Au sein de ces dispositifs de soutien, ce dernier peut être apporté sous deux formes : l’obligation d’achat ou le complément de rémunération, instauré par la loi relative à la transition énergétique pour la croissance verte et qui consiste, conformément aux lignes directrices à verser une prime au producteur en complément de la vente de son électricité sur le marché.

Les guichets ouverts

Le dispositif de l’obligation d’achat, ou celui de complément de rémunération qui va être mis en place en 2016, avec guichet ouvert, sont mieux adaptés aux filières matures, pour lesquelles les coûts de production sont relativement connus et stables et pour lesquelles les sites potentiels de développement sont nombreux, avec des conflits d’usages limités. Ces dispositifs sont prévus aux articles L. 314-1 à L. 314-13 du code de l’énergie pour l’obligation d’achat et L. 314-18 à L. 314-27 du code de l’énergie pour le complément de rémunération.

Par leur plus grande simplicité, les dispositifs en guichet ouvert, et notamment le dispositif d’obligation d’achat, sont également plus adaptés aux installations de petites tailles. Dans un système d’obligation d’achat, tout kilowattheure injecté sur le réseau public est acheté par un acheteur obligé à un tarif d’achat, supérieur au niveau moyen du prix de marché, fixé à l’avance et permettant de couvrir les coûts de son installation tout en assurant une rentabilité normale de son projet.

La liste des installations éligibles à l’obligation d’achat en guichet ouvert est définie aux articles D. 314-15 et D. 314-16 du code de l’énergie et celle des installations éligibles au complément de rémunération en guichet ouvert est définie aux articles D. 314-23 à D. 314-25 du code de l’énergie.

Le complément de rémunération, introduit par la loi relative à la transition énergétique pour la croissance verte, est une prime versée à un producteur d’énergie renouvelable en complément de la vente sur le marché de l’électricité qu’il a produite. Cette prime est proportionnelle à l’énergie produite et calculée comme la différence entre un tarif de référence, assimilable au tarif d’achat actuel, et un prix de marché de référence. Cette prime, tout comme le tarif d’achat, doit permettre de donner à ce producteur un niveau de rémunération permettant de couvrir les coûts de son installation tout en assurant une rentabilité normale de son projet.
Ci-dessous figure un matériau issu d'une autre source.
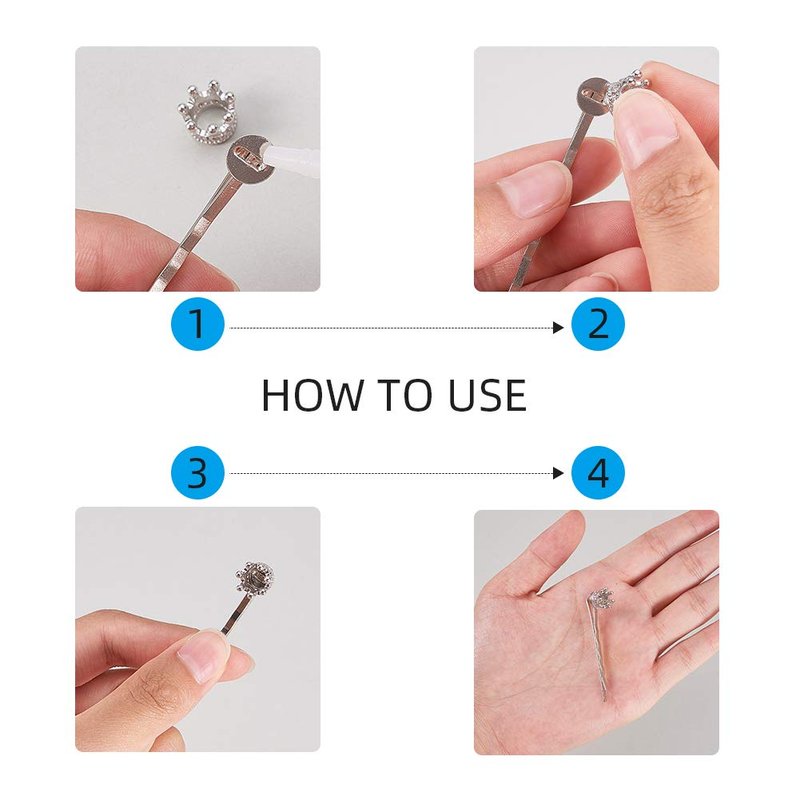 1

2

HOW TO USE

3

4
L’obligation d’achat est contractée pour une durée de 12 à 20 ans selon les technologies et leur degré de maturité. Il en est de même pour le complément de rémunération. Les niveaux des tarifs d’achat ou du complément de rémunération ainsi que les conditions particulières applicables à chaque filière sont prévus dans des arrêtés tarifaires spécifiques à chaque filière pris en application de l’article R. 314-12 du code de l’énergie.

Les dispositions communes à l’obligation d’achat et au complément de rémunération figurent aux articles R. 314-1 à R. 314-14 du code de l’énergie. Les dispositions particulières à l’obligation d’achat et celles particulières au complément de rémunération figurent respectivement aux articles R. 314-17 à R. 314-22 du code de l’énergie et aux articles R. 314-26 à R. 314-52 du même code.
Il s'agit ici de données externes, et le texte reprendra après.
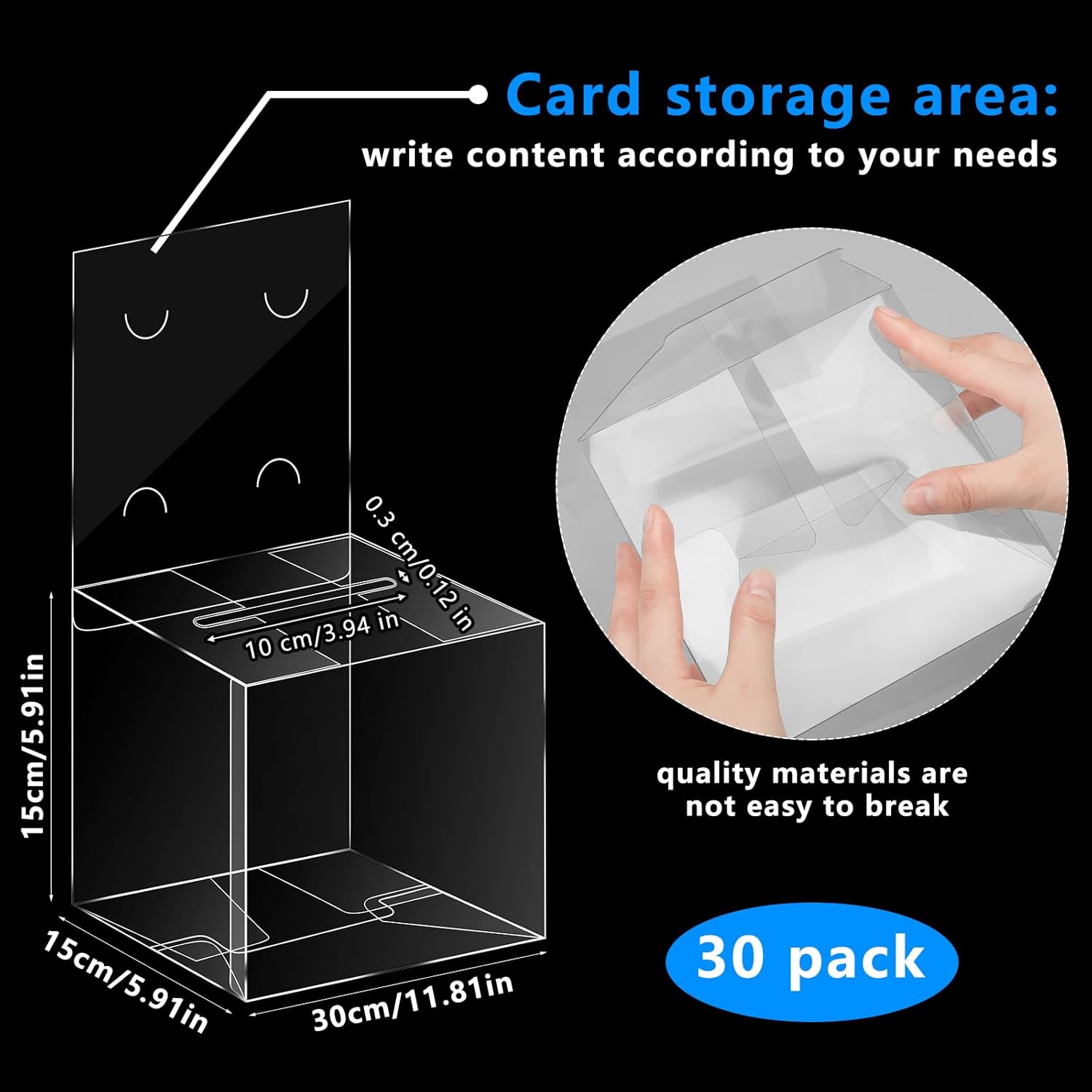 Card storage area:
write content according to your needs

0.3 cm/0.12 in

10 cm/3.94 in

15cm/5.91in

15cm/5.91in

30cm/11.81in

quality materials are not easy to break

30 pack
Le niveau des tarifs d’achat, et à l’avenir du complément de rémunération, sont et seront revus périodiquement afin de rester en adéquation avec la maturité de la filière et la baisse des coûts de production.
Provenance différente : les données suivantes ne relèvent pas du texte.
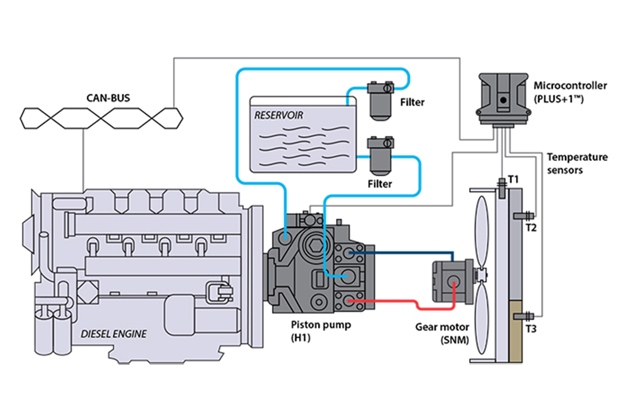 CAN-BUS

RESERVOIR

Filter

Filter

Microcontroller (PLUS+1™)

Temperature sensors

T1

T2

T3

DIESEL ENGINE

Piston pump (H1)

Gear motor (SNM)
Les organismes responsables de l’obligation d’achat sont EDF ou les entreprises locales de distribution sur leur zone de desserte historique. Dans le cas du complément de rémunération, EDF seule est en charge de la contractualisation et du versement du complément de rémunération. Les surcoûts lié à l’achat de l’électricité (différence entre le coût d’achat et le prix de marché de l’électricité) et les coûts liés au complément de rémunération sont compensés à ces opérateurs au titre des charges de service public de l’électricité, La compensation des opérateurs d’effectue au travers de versements opérés par la Caisse des dépôts et consignations et abondés par le compte d’affectation spéciale « Transition Énergétique ».